Your instructions:
Rewrite these rows with every "nearest to the camera" replaced by "closest to the viewer", leaving everything else unchanged.

-.-.-

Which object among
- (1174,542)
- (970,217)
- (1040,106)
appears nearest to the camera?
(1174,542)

-.-.-

Written reply:
Which object among
- (1174,542)
- (970,217)
- (1040,106)
appears closest to the viewer?
(1174,542)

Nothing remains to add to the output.